Had my first appointment with a new consultant gynaecologist yesterday and still feeling tearful and like my skin is crawling.
Basically, for health reasons I've not had sex for a few months (which isn't unusual and myself and my very lovely understanding DP manage this pretty well interms of maintaining a close relationship), but when this came up in appointment Dr starts going on about how if I don't ''take his energy'' (i clarified - he means have sex) my DP's going to leave me and I should be making more of an effort to ''pretent there is no pain and you are enjoying it and this will make him happy'' !!!

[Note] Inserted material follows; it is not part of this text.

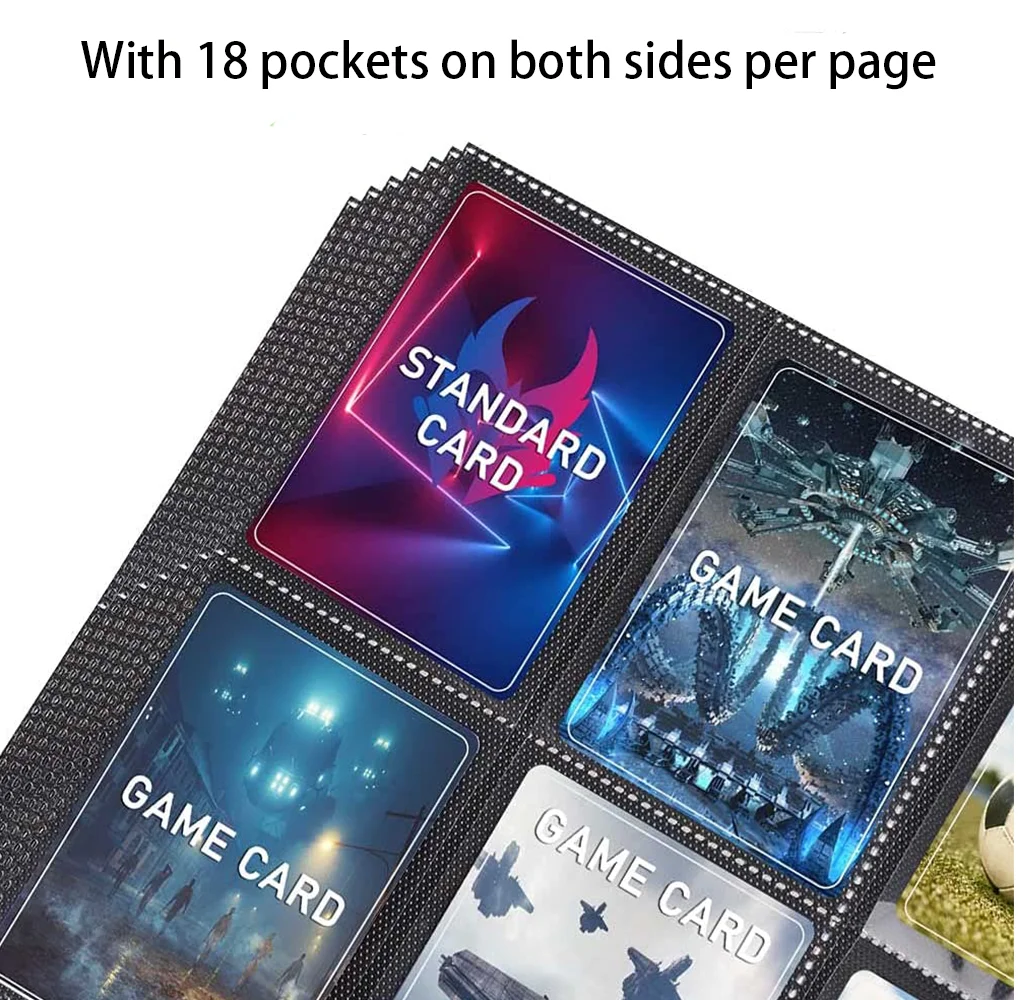 Trading Card Sleeve Pages 9 Pocket Black Background Trading Card Storage Album Pages Fit 3 Ring Binder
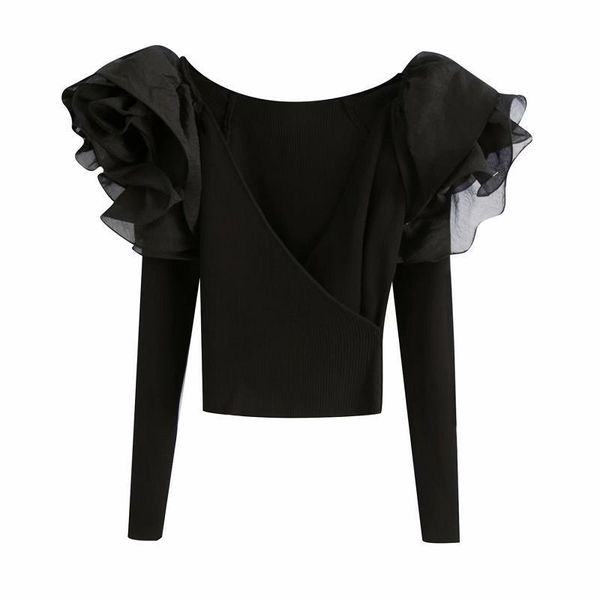 women fashion cascading ruffles organza patchwork knitting blouse female v neck chic femininas shirts blusas ls7304, White
women fashion cascading ruffles organza patchwork knitting blouse female v neck chic femininas shirts blusas ls7304, White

Then told me during an internal exam that he wants to make me feel glamorous and confident again!!! OMFG I know I'm not looking my best right now but worst timing ever!!! I normally grit my teeth until these things are over but this time I cried so much he started me on anti-depressents, which my GP threw in the bin and replaced with an epic bar of chocolate (bless him)! TBH i felt ridiculous because physically it was no different from any other.
This is the first male gynae (of many) i've seen, and i genuinely think there was no real malice and he was trying to put me at ease but just doesn't have a clue about how to talk to women.
Usually i'd ask to see someone else but he can do an operation in the next month that i waited two years for with my last hospital. And i really need ASAP.
AIBU to think this guy is a total creep or is this just how male gynaes try to talk to us and I should stop putting it off and lay back and think of England?
Ps. My DP thinks that Dr ''isn't getting any'' and wants to thump him.